Between 1840 and 1863, Botfield sat on and off as MP for Ludlow, as well as performing his duties as a Deputy-Lieutenant for the county. In 1858, he married Isabella Leighton, daughter of a fellow MP, Sir Baldwin Leighton, Bt., only to die five years later. Botfield left Norton Hall to Isabella for her lifetime, with instructions that it should then pass to the family of the Marquess of Bath, thereby reuniting the two branches of the ancient 'Boteville' family. Although Isabella remarried, it was not until her death in 1911 that Norton passed to Lord Alexander Thynne. He was killed in the First World War, so it then passed to his sister Lady Beatrice Thynne.

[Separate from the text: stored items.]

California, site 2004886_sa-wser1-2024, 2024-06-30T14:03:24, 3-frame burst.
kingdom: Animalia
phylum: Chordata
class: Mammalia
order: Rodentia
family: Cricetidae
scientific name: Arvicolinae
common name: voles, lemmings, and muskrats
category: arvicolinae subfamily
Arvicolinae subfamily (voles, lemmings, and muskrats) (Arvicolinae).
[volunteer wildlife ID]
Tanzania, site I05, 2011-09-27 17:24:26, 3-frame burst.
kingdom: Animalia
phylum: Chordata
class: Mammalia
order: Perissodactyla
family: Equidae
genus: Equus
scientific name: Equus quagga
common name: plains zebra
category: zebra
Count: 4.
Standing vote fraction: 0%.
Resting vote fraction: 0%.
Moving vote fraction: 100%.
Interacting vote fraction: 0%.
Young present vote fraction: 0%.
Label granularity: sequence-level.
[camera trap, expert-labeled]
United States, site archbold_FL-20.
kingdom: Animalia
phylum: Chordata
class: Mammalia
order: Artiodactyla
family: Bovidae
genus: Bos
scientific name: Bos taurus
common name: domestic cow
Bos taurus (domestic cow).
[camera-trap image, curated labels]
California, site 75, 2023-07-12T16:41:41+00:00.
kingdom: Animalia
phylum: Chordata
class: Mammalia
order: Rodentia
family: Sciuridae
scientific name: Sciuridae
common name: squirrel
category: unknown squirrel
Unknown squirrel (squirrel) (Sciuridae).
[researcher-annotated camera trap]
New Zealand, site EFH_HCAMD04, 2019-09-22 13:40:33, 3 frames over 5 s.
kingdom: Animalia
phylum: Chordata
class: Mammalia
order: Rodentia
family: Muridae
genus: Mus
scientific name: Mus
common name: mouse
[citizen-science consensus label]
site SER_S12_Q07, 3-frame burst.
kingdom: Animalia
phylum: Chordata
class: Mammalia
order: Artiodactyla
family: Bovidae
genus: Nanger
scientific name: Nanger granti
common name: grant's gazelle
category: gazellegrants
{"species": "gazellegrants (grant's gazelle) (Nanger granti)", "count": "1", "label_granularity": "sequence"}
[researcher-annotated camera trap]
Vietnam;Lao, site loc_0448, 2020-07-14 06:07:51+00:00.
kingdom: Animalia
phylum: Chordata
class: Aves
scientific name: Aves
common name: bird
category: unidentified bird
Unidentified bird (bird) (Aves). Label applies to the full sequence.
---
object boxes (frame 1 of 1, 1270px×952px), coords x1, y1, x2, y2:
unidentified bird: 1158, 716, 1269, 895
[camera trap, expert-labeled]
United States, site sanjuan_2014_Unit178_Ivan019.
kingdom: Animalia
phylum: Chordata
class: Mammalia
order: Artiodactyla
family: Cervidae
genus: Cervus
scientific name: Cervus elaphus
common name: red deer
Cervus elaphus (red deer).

Following her death in 1941, Norton passed to her nephew, Viscount Weymouth, later 6th Marquess of Bath when some of the contents were moved to Longleat, the remainder being sold in a house sale by Pierce, Thorpe & Marriott of Northampton in 1947. The house itself was demolished in 1952. Botfield gave his collection of British minerals to the Royal Collection at Dresden and his collection of stuffed birds he donated to the Natural History Museum at Brussels. Many of Botfield's books are include in this sale (the afternoon session on Thursday 13 June).